In a breakthrough discovery, researchers have developed a smartphone app which identifies when the user is at risk for disease.
New methods for analysing personal health and lifestyle data captured through wearable devices or smartphone apps can help identify college students at risk of catching the flu, say researchers at Duke University and the University of North Carolina-Chapel Hill.
Katherine Heller of North Carolina-Chapel Hill developed a model that enabled them to predict the spread of influenza from one person to the next over time.
Heller said this approach gave a personalised daily forecast for each patient.
To test the model, the researchers applied it to a study of roughly 100 students for 10 weeks during the 2013 flu season.
The students carried Google Android smartphones with built-in software, iEpi, that used Wi-Fi, Bluetooth and GPS technology to monitor where they went and who they came in contact with from moment to moment.

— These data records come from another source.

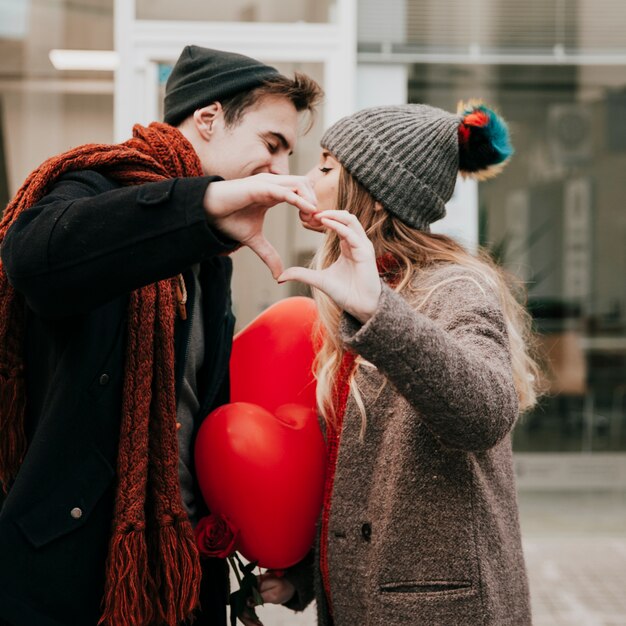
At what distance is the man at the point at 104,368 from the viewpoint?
141 centimetres

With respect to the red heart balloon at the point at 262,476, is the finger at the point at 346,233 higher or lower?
higher

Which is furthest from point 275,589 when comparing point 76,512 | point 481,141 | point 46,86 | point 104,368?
point 46,86

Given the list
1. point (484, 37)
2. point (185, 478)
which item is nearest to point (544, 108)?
point (484, 37)

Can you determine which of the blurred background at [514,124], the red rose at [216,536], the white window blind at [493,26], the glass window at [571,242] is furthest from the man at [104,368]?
the glass window at [571,242]

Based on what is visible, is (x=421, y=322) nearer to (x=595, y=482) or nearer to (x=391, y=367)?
(x=391, y=367)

The model then returned the odds that each student would spread or contract the flu on a given day, and identified the personal health habits that might help them beat the odds or hasten their recovery.
The researchers found that when a student got sick, his or her friends were more likely to get sick too.
They also found that students who smoked or drank took longer to recover.
Heller said that smartphones and wearable health and fitness devices allowed them to collect information like a person’s heart rate, blood pressure, social interactions and activity levels with much more regularity and more accurately than was possible before.
The study is published in the journal Proceedings of the 21th ACM SIGKDD International Conference on Knowledge Discovery and Data Mining.